27 The referring court also argues that, according to Article 32 of the Schengen Borders Code, where border control is reintroduced at internal borders, the relevant provisions of Title II of the code relating to external borders apply mutatis mutandis. The referring court notes, in that regard, that under Article 5(3) of the code, Member States are to introduce effective, proportionate and dissuasive penalties for the unauthorised crossing of external borders. In addition, Article 13 of the code states that the objective of border surveillance is to prevent unauthorised border crossings and to take measures against persons who have crossed the border illegally, so that a person who has crossed a border illegally and who has no right to stay on the territory of the Member State concerned is to be apprehended and made subject to procedures respecting Directive 2008/115.

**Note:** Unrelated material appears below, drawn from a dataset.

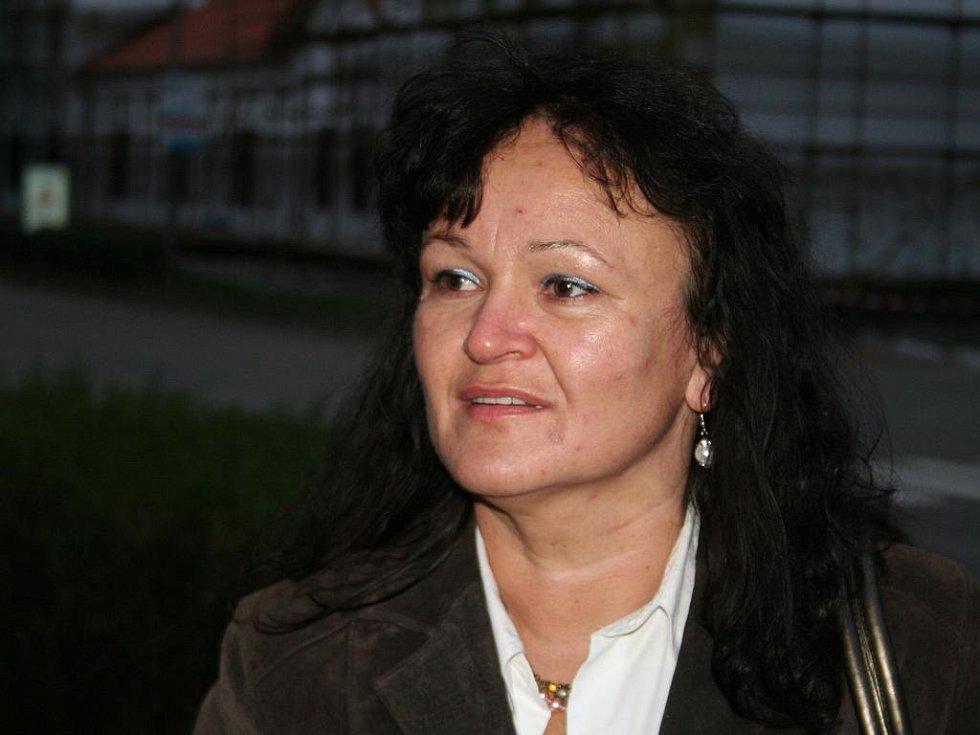 Anděla Doležalová,  42 let,  bez zaměstnání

28 According to the referring court, Directive 2008/115 requires Member States to issue a removal order against any third-country national illegally staying on their territory, who may be detained only to prepare his or her return or carry out the removal process in so far as no other sufficient but less coercive measures can be applied effectively. The referring court recalls the judgment of 7 June 2016, Affum (C‑47/15, EU:C:2016:408), in which the Court held that Directive 2008/115 precludes legislation of a Member State which permits a third-country national in respect of whom the return procedure established by that directive has not yet been completed to be imprisoned merely on account of illegal entry across an internal border, resulting in an illegal stay.

29 The referring court points out that, under Article L. 621-2 of the Ceseda, illegal entry into the territory is punishable by a term of imprisonment and a fine in cases of flagrante delicto.

30 In the light of that provision, the referring court asks, first, whether border control that has been reintroduced at an internal border of a Member State may be equated with border control at an external border in connection with the crossing of that border by a third-country national who does not have a right of entry, when the control is carried out in cases of flagrante delicto.

31 Should the answer to that question be in the affirmative, the referring court takes the view that the rules governing that control would have to be determined. In that regard, the referring court notes that, on the one hand, Article 2(2)(a) of Directive 2008/115 permits the Member States to continue to apply simplified national return procedures at their external borders, without having to follow all the procedural stages prescribed by the directive, in order to be able to remove more swiftly third-country nationals intercepted when crossing those borders. It points out that, on the other hand, Article 4(4) of Directive 2008/115 regulates the exercise by the Member States of the power provided for in Article 2(2)(a) thereof, given that the Member States have to observe certain minimum guarantees, which include, in particular, the conditions of detention laid down in Articles 16 and 17 of the directive.

32 The referring court therefore asks whether a State that has reintroduced border control at internal borders may rely upon Article 2(2)(a) in order to exclude from the scope of Directive 2008/115 a third-country national who crosses one such border illegally and has not yet stayed in national territory.

33 Should the answer be in the affirmative, the question then arises as to whether Article 4(4) of Directive 2008/115 is to be interpreted as not precluding the imprisonment of third-country nationals in the factual context of the present case.

34 In those circumstances, the Cour de cassation (Court of Cassation) decided to stay the proceedings and to refer the following questions to the Court for a preliminary ruling:

‘(1) Is Article 32 of [the Schengen Borders Code] — which provides that, when border control at internal borders is reintroduced, the relevant provisions of Title II (relating to external borders) are to apply mutatis mutandis — to be interpreted as meaning that border controls reintroduced at an internal border of a Member State may be equated with border controls at an external border, when that border is crossed by a third-country national who has no right of entry?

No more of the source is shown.